[Begin SUPPLIED INFORMATION]

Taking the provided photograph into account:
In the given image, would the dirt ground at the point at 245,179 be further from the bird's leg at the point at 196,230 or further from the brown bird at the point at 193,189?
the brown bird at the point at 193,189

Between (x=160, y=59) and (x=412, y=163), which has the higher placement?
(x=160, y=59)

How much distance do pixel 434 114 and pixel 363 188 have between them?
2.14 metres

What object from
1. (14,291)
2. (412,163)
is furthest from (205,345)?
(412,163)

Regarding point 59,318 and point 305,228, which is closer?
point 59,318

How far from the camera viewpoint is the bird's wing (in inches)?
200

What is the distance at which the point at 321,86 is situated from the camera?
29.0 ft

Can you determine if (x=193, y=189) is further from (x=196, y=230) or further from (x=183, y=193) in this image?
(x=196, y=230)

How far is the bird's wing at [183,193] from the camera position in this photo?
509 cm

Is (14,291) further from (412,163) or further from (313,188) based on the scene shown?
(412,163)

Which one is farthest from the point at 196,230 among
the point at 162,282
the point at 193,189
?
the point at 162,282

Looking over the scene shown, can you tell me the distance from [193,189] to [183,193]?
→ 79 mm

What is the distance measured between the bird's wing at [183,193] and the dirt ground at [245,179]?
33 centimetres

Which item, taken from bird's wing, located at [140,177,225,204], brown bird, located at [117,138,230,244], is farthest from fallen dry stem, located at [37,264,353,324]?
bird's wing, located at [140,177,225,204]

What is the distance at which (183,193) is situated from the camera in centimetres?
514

[End SUPPLIED INFORMATION]
[Begin SUPPLIED INFORMATION]

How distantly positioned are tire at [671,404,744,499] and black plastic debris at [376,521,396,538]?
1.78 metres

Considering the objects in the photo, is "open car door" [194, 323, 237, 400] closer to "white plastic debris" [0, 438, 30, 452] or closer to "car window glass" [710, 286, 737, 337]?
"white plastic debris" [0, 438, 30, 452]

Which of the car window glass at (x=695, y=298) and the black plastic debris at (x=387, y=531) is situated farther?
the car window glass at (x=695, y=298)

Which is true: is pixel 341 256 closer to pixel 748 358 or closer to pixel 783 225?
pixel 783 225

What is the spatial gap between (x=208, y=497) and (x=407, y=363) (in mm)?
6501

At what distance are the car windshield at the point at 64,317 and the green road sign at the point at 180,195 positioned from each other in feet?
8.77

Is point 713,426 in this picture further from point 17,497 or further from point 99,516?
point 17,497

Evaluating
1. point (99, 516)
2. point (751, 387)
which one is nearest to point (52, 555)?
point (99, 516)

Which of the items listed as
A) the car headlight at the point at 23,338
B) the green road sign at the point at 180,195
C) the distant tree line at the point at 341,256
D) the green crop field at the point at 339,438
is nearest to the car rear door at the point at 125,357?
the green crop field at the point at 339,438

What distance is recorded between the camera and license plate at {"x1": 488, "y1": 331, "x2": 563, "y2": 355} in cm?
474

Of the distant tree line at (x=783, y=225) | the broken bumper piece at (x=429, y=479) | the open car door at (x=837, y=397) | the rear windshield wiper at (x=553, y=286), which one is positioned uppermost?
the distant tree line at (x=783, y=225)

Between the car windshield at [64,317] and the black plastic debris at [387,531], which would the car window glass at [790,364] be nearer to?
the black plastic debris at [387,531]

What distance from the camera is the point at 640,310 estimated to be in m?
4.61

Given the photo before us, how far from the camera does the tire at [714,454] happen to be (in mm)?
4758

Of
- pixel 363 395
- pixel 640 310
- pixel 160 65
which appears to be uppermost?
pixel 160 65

[End SUPPLIED INFORMATION]

- **GIVEN EXERCISE**
Pick out every line of the data above that contains the string "crop", matching case exactly, and copy each such line in full.

- **RESULT**
D) the green crop field at the point at 339,438
the green crop field at the point at 339,438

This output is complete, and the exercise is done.